Start of SUPPLIED PASSAGE

How do you describe your work at the New Orleans Redevelopment Authority?

My passion is working together with people to make cities better, and I feel very fortunate to have a job that I get excited about, not just for the day ahead but also the coming weeks and months.

I work for a public agency in New Orleans charged with making investments in blighted neighborhoods of New Orleans across three program areas: affordable housing, commercial revitalization, and land stewardship. My role as senior planner is to thoughtfully guide those investment decisions and ensure that they are catalytic, holistic, and enduring.

On the eve of Hurricane Katrina in 2005, New Orleans was a shrinking city, or a so-called "Legacy City"—losing about a quarter of its population since its peak of 627,000 in 1960. There was already extensive blight and abandonment. After Katrina, 80 percent of the city was flooded, almost every single neighborhood was touched, and many people chose not to come back. That exacerbated the blight and abandonment problem, and the New Orleans Redevelopment Authority (NORA) inherited about 6,000 properties that were sold back to the state of Louisiana through a voluntary buyout program.

Unlike most redevelopment agencies in the United States, NORA also functions as the city's land bank, managing a portfolio of thousands of residential properties, about 90 percent of which are vacant lots. Recognizing that there isn’t a market strong enough to return all of these properties to commerce, we’ve been taking a lead in the city and the nation in using vacant lots for stormwater management, urban agriculture, and landscape-driven projects. That’s the "land stewardship" piece of our work.

End of SUPPLIED PASSAGE

**WORK INSTRUCTIONS:**
(1) Decide whether each statement below agrees with the New Orleans redevelopment passage. Answer yes or no for each, and quote the exact words of the passage that settle it.
(a) About 80 percent of New Orleans was flooded after Hurricane Katrina.
(b) Most of the residential properties in the portfolio of the New Orleans Redevelopment Authority are occupied homes.
(c) The population of New Orleans peaked in 1960.
(2) Carry the New Orleans redevelopment passage forward, starting after its final sentence.

Start of SUPPLIED MATERIAL

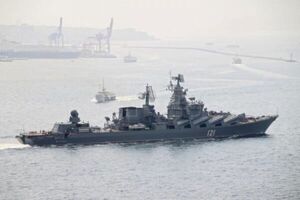 Rusia mueve al sur sus barcos en el mar Negro tras los daños a su buque insignia
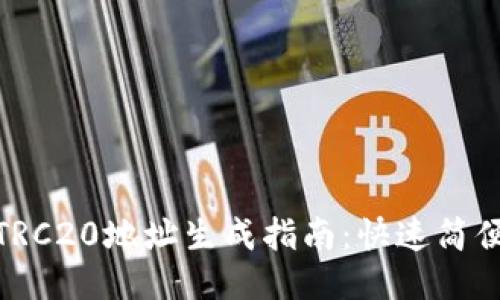 USDT TRC20地址生成指南：快速简便的方法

End of SUPPLIED MATERIAL

**TASK RESULTS:**
(1)
(a) Yes: "After Katrina, 80 percent of the city was flooded"
(b) No: "managing a portfolio of thousands of residential properties, about 90 percent of which are vacant lots"
(c) Yes: "since its peak of 627,000 in 1960"

(2)
We also provide subsidies to developers to build affordable housing. In New Orleans that mostly means single-family homes and duplexes because that’s the historic fabric of our city. The third thing is commercial revitalization. We do two things for commercial revitalization: one is to give financing to developers to build new commercial projects in under-invested corridors, and the other is a newly launched façade improvement program called Façade Renew, which provides grants to small business owners and commercial property owners to improve their commercial storefronts.

As a planner, it’s my job to think strategically and in two directions. One direction is forward to a long-term, comprehensive vision for how we can make this city better. The other direction is backward from the various constraints—financial, political, ecological, zoning—realities that must be dealt with. We ask ourselves: "Where, between the big vision and the reality of the situation, can we actually pull off a project?"

It sounds like you need to be an expert in a bunch of areas—market economics, watershed management, landscape design, and public policy. How did you develop expertise in all these areas?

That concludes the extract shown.